Clive, a 52-year-old store clerk, has had fever and right-sided abdominal pain since waking up today. He had a similar episode of pain without fever 11 months ago; at that time, he was found to have a 2 mm x 3 mm x 5 mm stone lodged in the right ureterovesical junction (UVJ). He was treated with medical expulsive therapy. After passage, the stone was found to be formed from magnesium ammonium phosphate. His co-morbidities include type 2 diabetes mellitus, hypertension, and dyslipidemia, all for five years. These are well-controlled on metformin, telmisartan, and rosuvastatin. He is not on any other medications. His family history is unremarkable. There is no history of allergies to drugs or foods. He does not smoke and only drinks socially.

On examination, Clive's BMI is 38.7 kg/m2. His temperature is 101 °F (38.3 °C). His vital signs are stable, with a blood pressure of 130/80 mmHg, pulse of 92/min, and a respiratory rate of 20 cycles/min. There is mild tenderness over the entire right side of the abdomen, without guarding or rebound tenderness. No other signs are present.
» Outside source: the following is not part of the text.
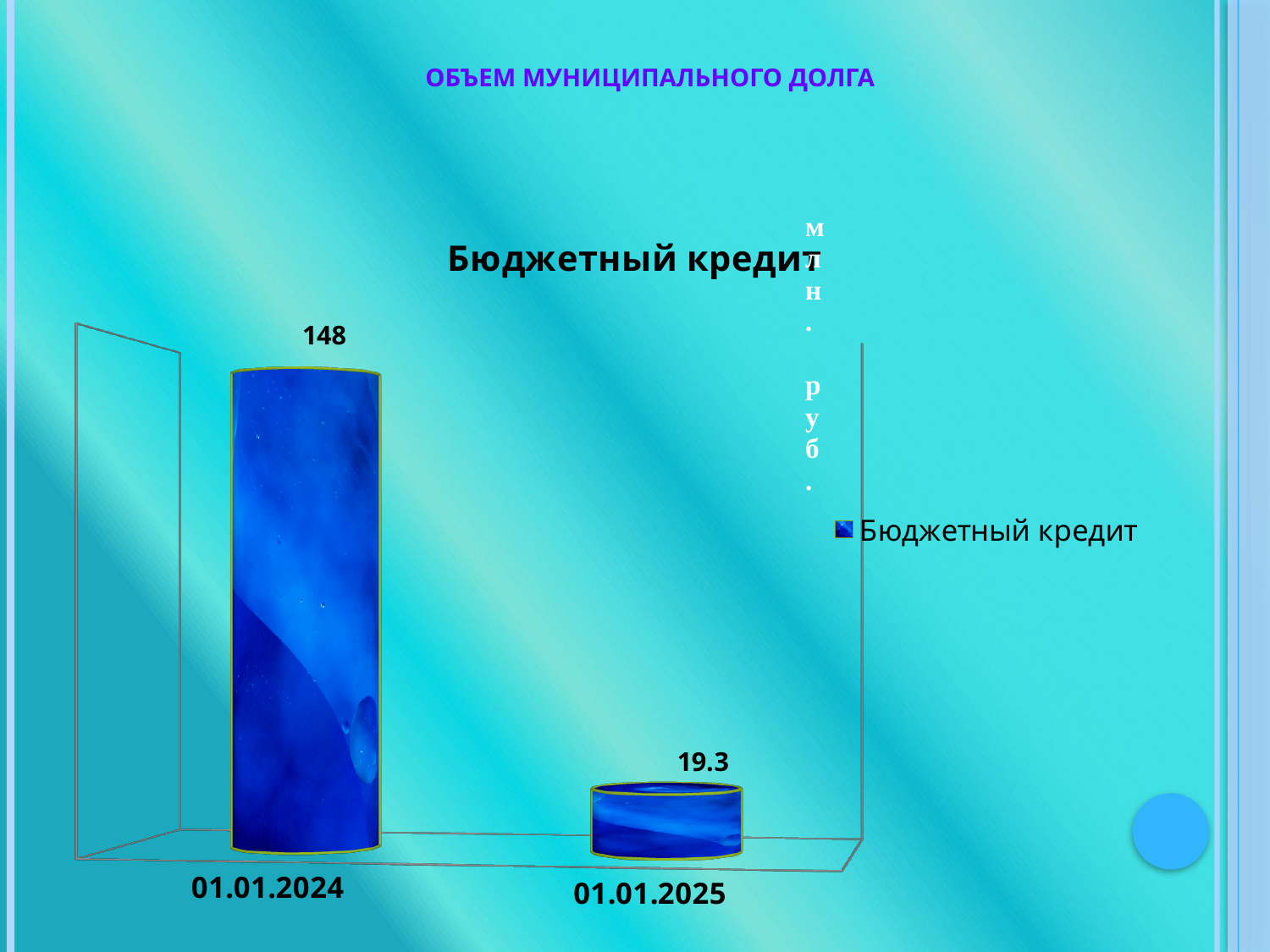
How many categories are shown on the x axis? 2 What is the value for 01.01.2024 in the chart? 148 What series name is listed in the legend? Бюджетный кредит What is the value for 01.01.2025 in the chart? 19.3 Which is larger, the value for 01.01.2024 or for 01.01.2025? 01.01.2024 Do the values rise or fall from 01.01.2024 to 01.01.2025? fall What kind of chart is shown on the slide? bar chart What is the difference between the values for 01.01.2024 and 01.01.2025? 128.7 How many series does the legend list? 1 What is the title of the chart? Бюджетный кредит Which category has the highest value? 01.01.2024 Which category has the lowest value? 01.01.2025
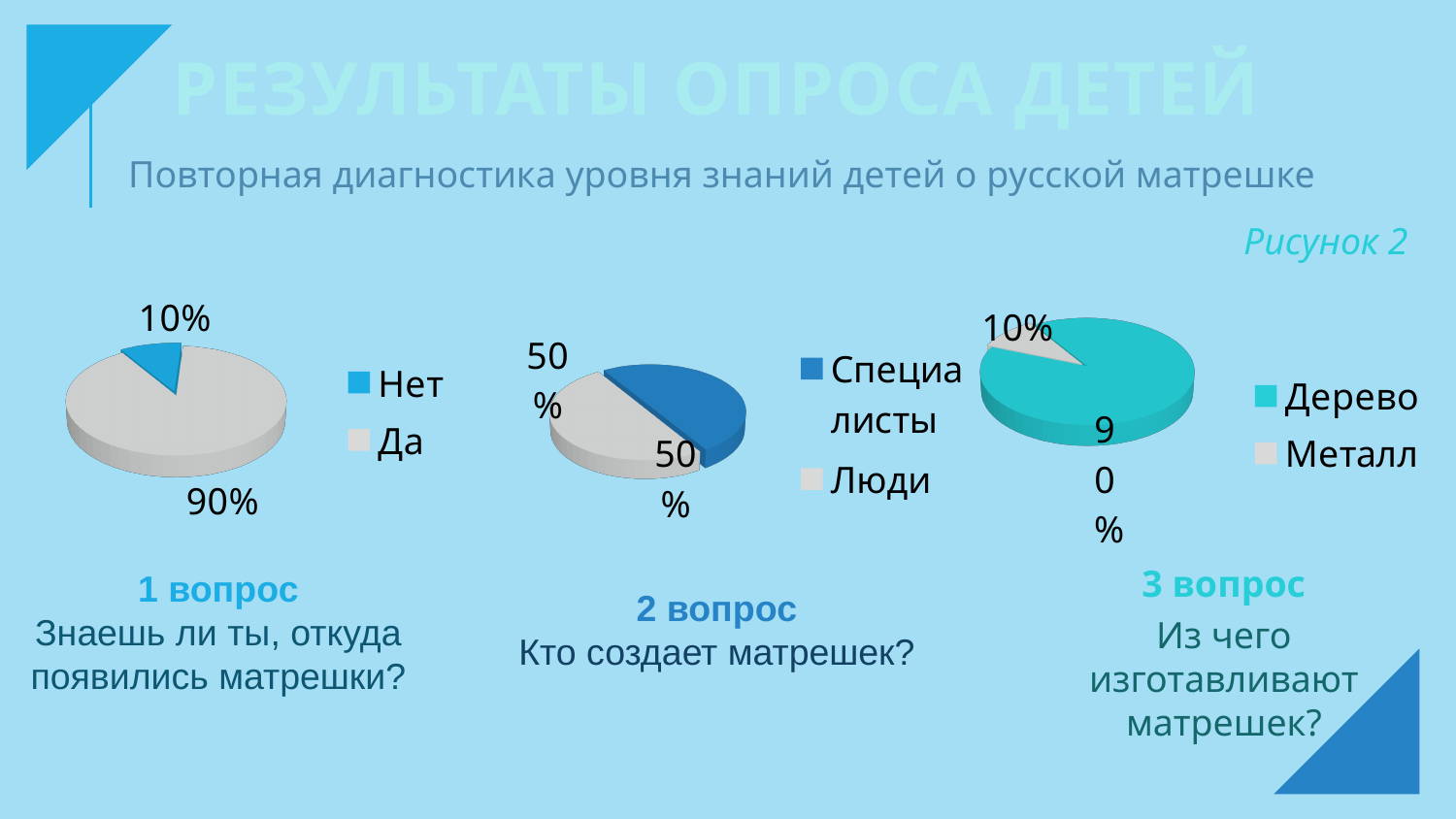
How many pie charts are shown on the slide? 3 In the left pie chart (1 вопрос), which answer has the largest share? Да In the right pie chart (3 вопрос), which answer has the smallest share? Металл In the left pie chart (1 вопрос), what share of children answered "Да"? 90% In the left pie chart (1 вопрос), what share of children answered "Нет"? 10% In the middle pie chart (2 вопрос), what share is labelled "Специалисты"? 50% What type of chart is used for the three charts on the slide? Pie chart In the right pie chart (3 вопрос), which is larger: the share for "Дерево" or for "Металл"? Дерево How many categories does the legend of the middle pie chart (2 вопрос) list? 2 In the left pie chart (1 вопрос), what is the difference between the shares for "Да" and "Нет"? 80% In the right pie chart (3 вопрос), what share of children answered "Металл"? 10% In the right pie chart (3 вопрос), what share of children answered "Дерево"? 90%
A full blood count is significant for a leukocyte count of 13,000/mm3 (normal: 4,500 -10, 000), with 85% neutrophils. Urinalysis shows 10-15 red cells (normal: 0-4) and 12-16 pus cells (normal: 0-4) per high powered field, with positive nitrite and leukocyte esterase tests. Serum creatinine is 0.9 mg/dL (normal: 0.5-1.5), and blood urea nitrogen (BUN) is 14 mg/dL (normal: 7-20). His capillary blood sugar is 230 mg/dL. An ultrasound scan shows a right-sided renal stone, with moderate to severe hydronephrosis. A noncontrast computed tomography (CT) scan shows a 20 mm x 22 mm stone in the lower part of the right renal pelvis, causing obstruction of the right urinary tract and moderate hydronephrosis.

The emergency department started Clive on narcotic analgesics and empirical antibiotics, after obtaining blood and urine cultures. They also converted him to an insulin regimen. He was then sent to your unit for urological management.